6. Bepaling van antischimmelactiviteit

  1. Verkrijg OD600-metingen voor elke put in plaat 2.
    1. Verwijder plaat 2 uit de incubator na 17 uur incubatie.
    2. Meng alle putjes in plaat 2 door op en neer te pipetteren om ervoor te zorgen dat alle cellen worden geresuspendeerd en dat er geen bezonken cellen zichtbaar zijn op de bodem van de putjes.
      OPMERKING: Vermijd het genereren van bubbels tijdens deze stap, omdat deze de OD600-metingen kunnen verstoren. Als er bubbels ontstaan, kunnen ze vaak worden gepopt met een droge pipetpunt of worden verwijderd door twee pipetpunten te gebruiken om ze uit de put te tillen.
    3. Gebruik een absorptieplaatlezer (zie materiaaltabel) bij een golflengte van 600 nm om de OD600 voor elke put te verkrijgen.
  2. Bereken de remming van de groei (als een percentage) en plot deze om het effect van de peptiden op de groei van C. albicans te bepalen.
    1. Bereken voor elke put de vermindering van de levensvatbaarheid ten opzichte van de controle (als percentage) met behulp van de volgende vergelijking 17,22,23:
      Equation 1
      waarbij OD met peptide de OD 600 is van een put die een bepaalde concentratie peptide bevat, od-achtergrond de OD600 van kolom 11 in dezelfde rij is (controle zonder cellen), en
      OD no peptide is de OD600 van kolom 12 in dezelfde rij (controle die cellen bevat en geen peptide).
    2. Gebruik bijvoorbeeld de volgende expressie om de vermindering van de levensvatbaarheid in put B5 te berekenen op basis van de OD600-waarden voor rij B:
      Equation 2
  3. Plot de vermindering van de levensvatbaarheid als een functie van de peptideconcentratie.

Subscription Required.

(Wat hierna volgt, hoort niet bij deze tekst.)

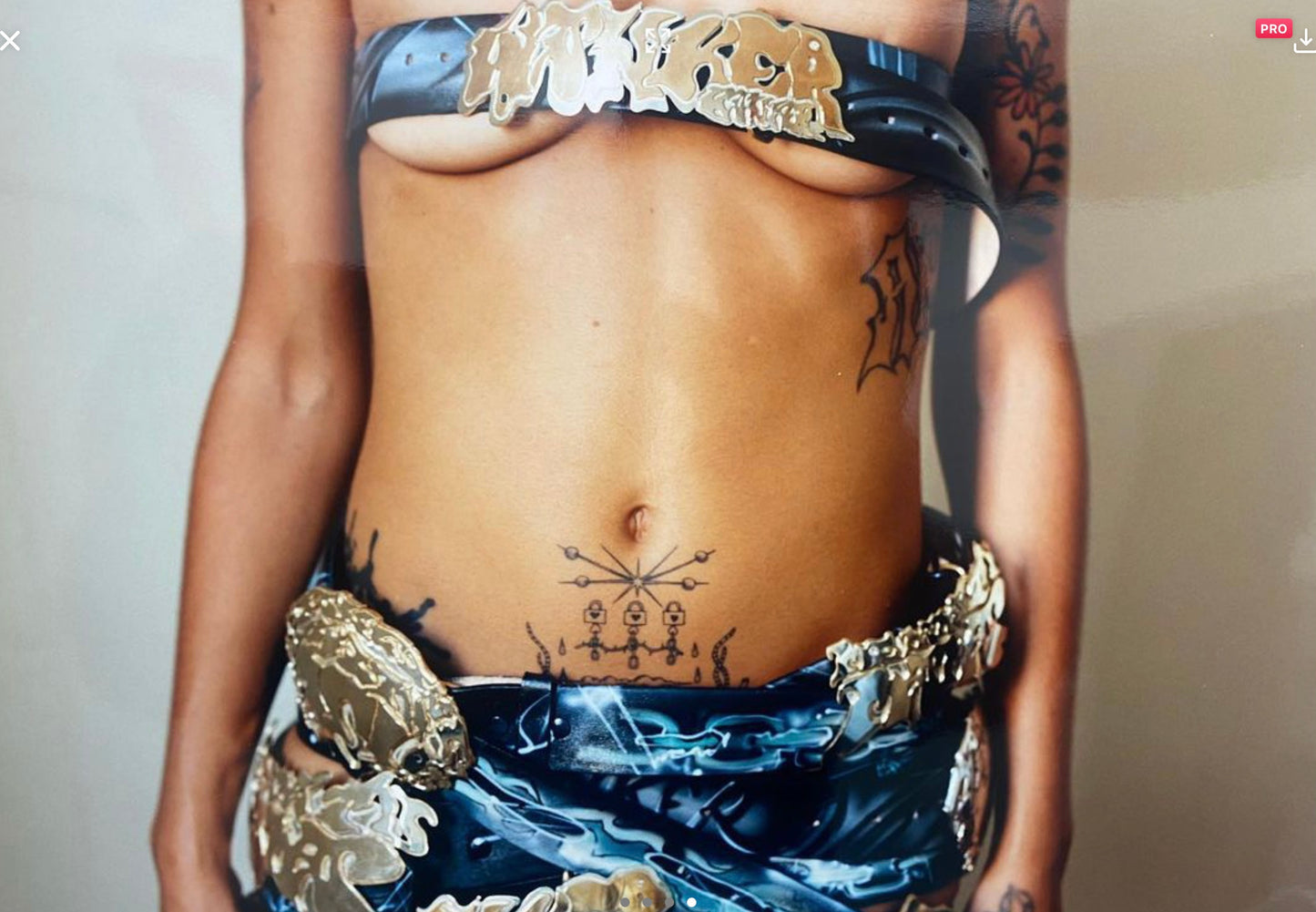 Hand printing Workshop (4 hr)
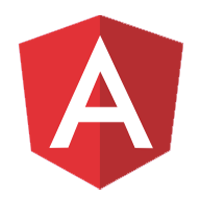 Angular.js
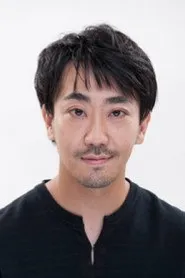Shunsuke Miura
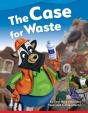 The Case For Waste - Preview
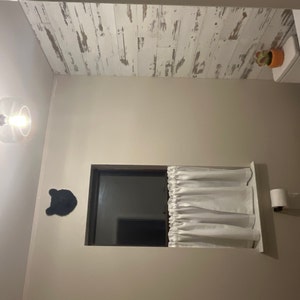 Marlana added a photo of their purchase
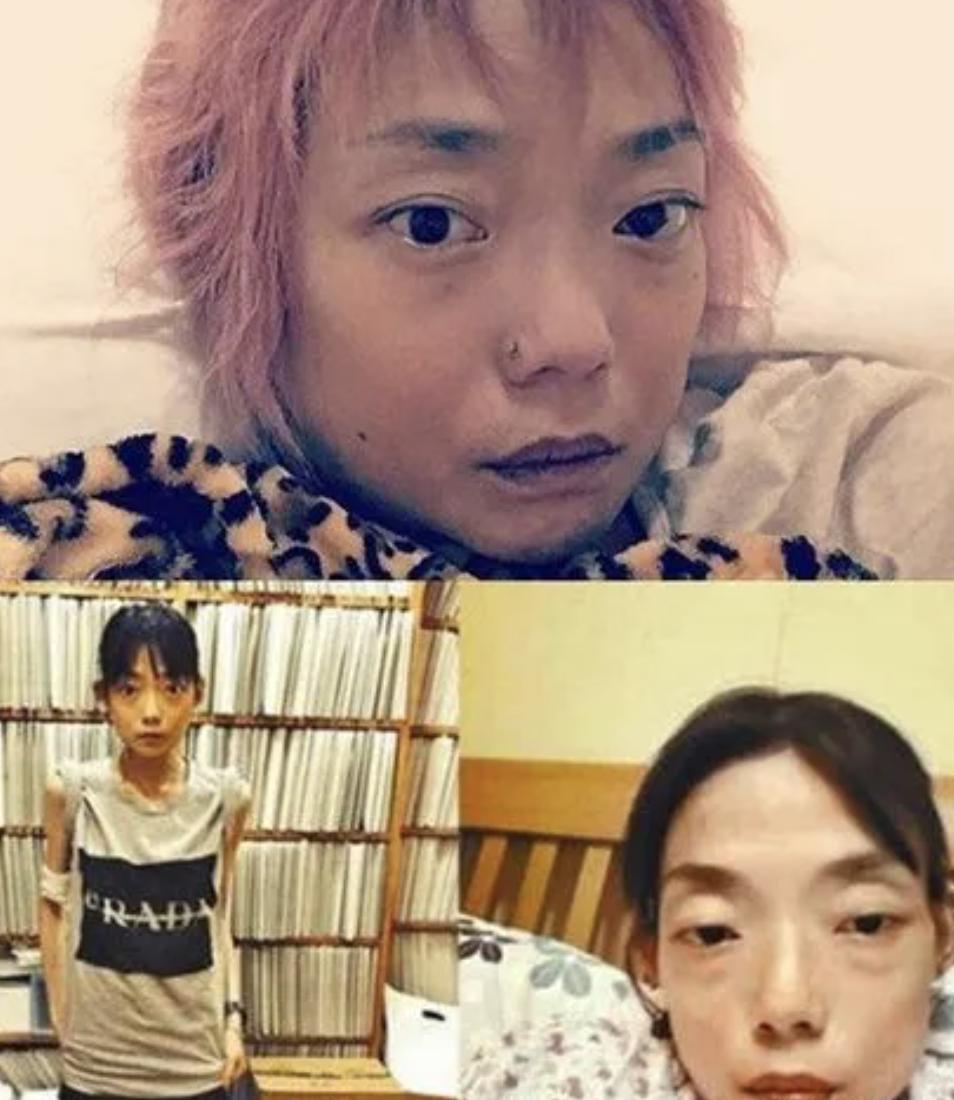 豪门婚姻的真相,豪门婚姻究竟给女人们带来什么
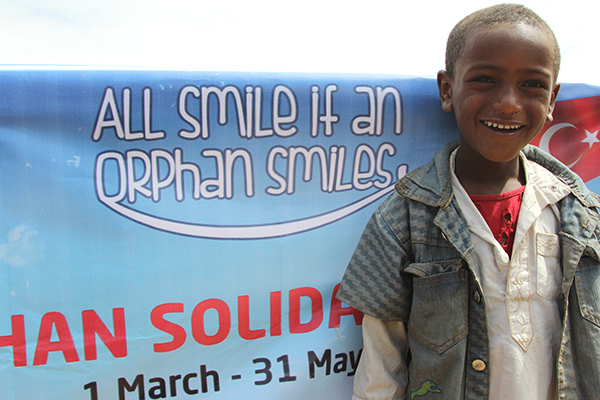 Afrika artık ütopya değil - 15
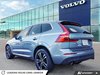 2018 Volvo XC60 MOMENTUM-3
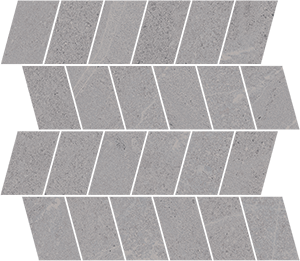 Mosaico Loing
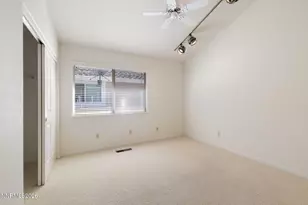 6168 Squires Ln, Reno, NV 89519 - Photo 42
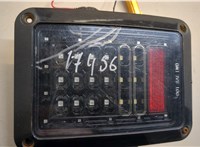 55077891AC Фонарь (задний) Jeep Wrangler 2007-2018 20671403 #2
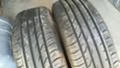 Гуми Летни 225/40R18, снимка 2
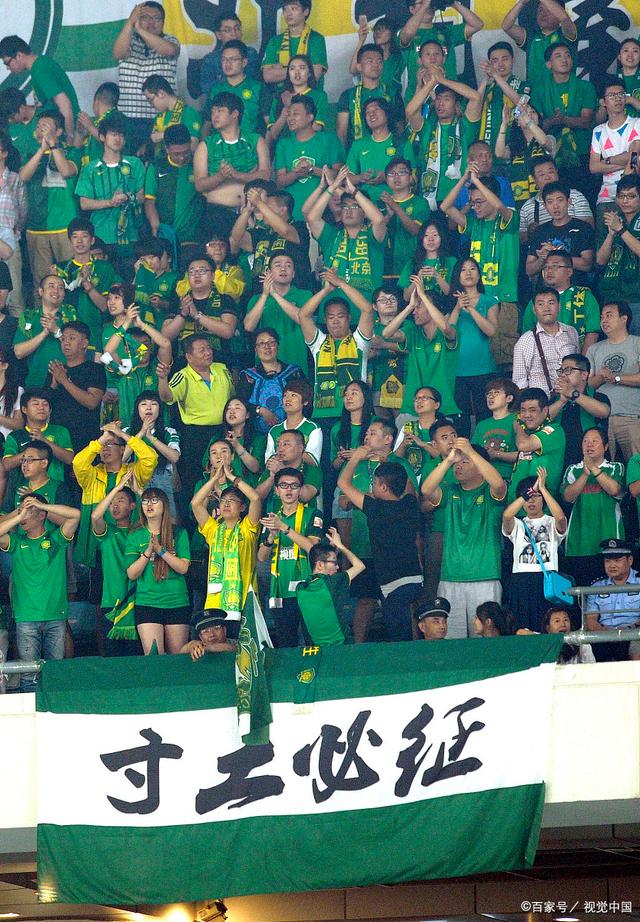 最强辅助？《王者荣耀》新英雄美人鱼＂朵莉亚＂即将上线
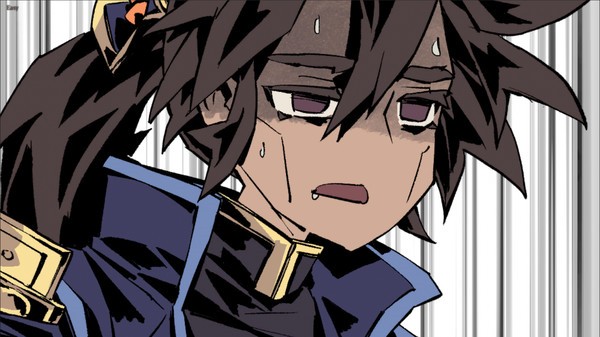 MISTOVER Dr Fausts Otherworldly Adventure (2020) PC Full MISTOVER Dr Fausts Otherworldly Adventure (2020) PC Full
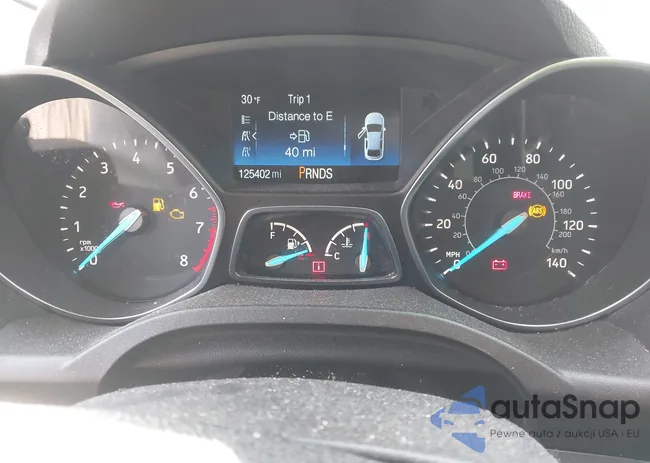 1FMCU0GD4JUB74928: 44154091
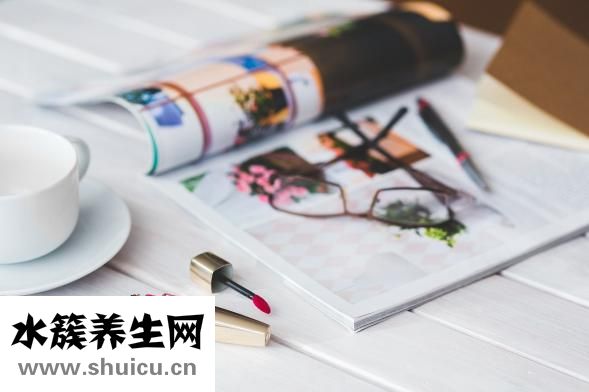 月經周期縮短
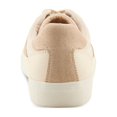 thumbnail image 4 of Patrizia Sprinter Women’s Sporty Sneaker with Soft Insole & Lightweight Comfort, 4 of 7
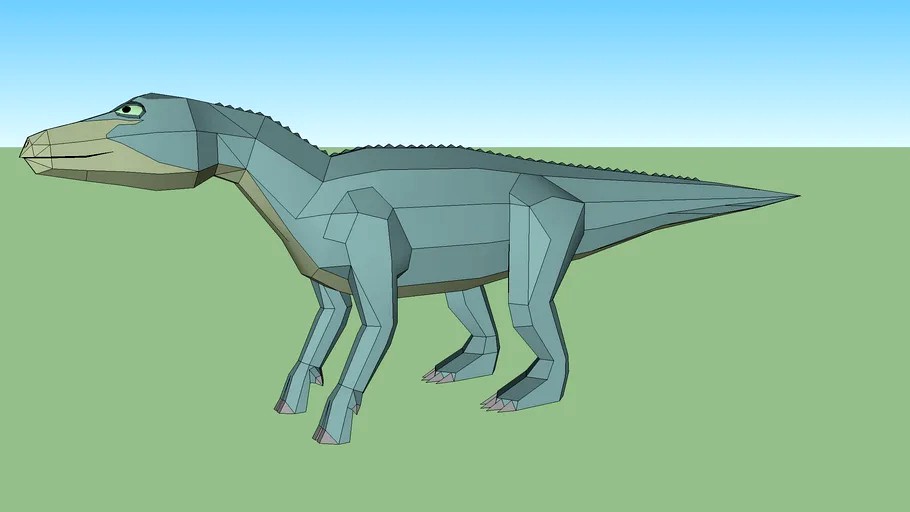 Aladar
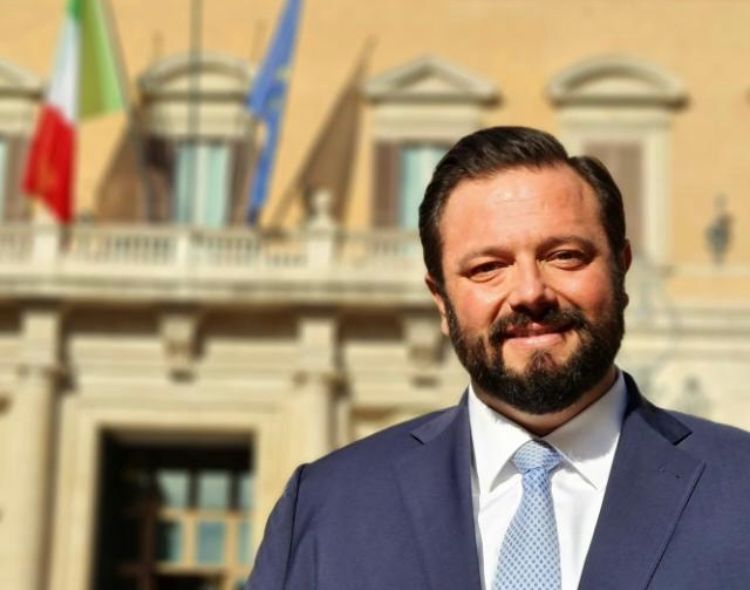 Prezzi minimi per i costi di produzione agricola, Carloni: Passata alla Camera legge Lega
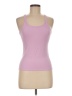Lululemon Athletica Pink Active Tank Size 6 - photo 1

Please recommend JoVE to your librarian.

Representative Results

Het gebruik van OD600-metingen om de vermindering van de groei als gevolg van antischimmelpeptiden te kwantificeren, bespaart aanzienlijke tijd in vergelijking met het plateren van monsters en het tellen van CFU's. De methode die in dit protocol wordt beschreven, vereist het voltooien van de stappen op drie verschillende dagen. Op de eerste dag is ongeveer 1 uur nodig om de buffers en media voor te bereiden (exclusief de sterilisatietijd) en de startcultuur van C. albicans te enten voor nachtelijke incubatie. Op de tweede dag hebben de stappen 5-6 uur nodig (inclusief subculturatietijd) om een 96-well-plaat voor te bereiden voor de incubatie van 17 uur. Op de derde dag kunnen de stappen in minder dan 1 uur worden voltooid. Het deel van het protocol dat betrekking heeft op het verzamelen van de kwantitatieve gegevens over levensvatbaarheid vereist ongeveer 30 minuten werk (plus 17 uur incubatie). Daarentegen zou het plateren van de monsters op agar en het tellen van de CFU's voor een enkele replicatie van de inhoud van elke 96-putplaat meer dan 3 uur werk vereisen (plus 24 uur incubatie), wat resulteert in meer dan 2,5 uur minder tijd die nodig is om de kwantificering van de levensvatbaarheid met behulp van dit protocol te voltooien. Deze tijdsbesparing zou worden versterkt als er meerdere 96-putplaten nodig waren in een experiment.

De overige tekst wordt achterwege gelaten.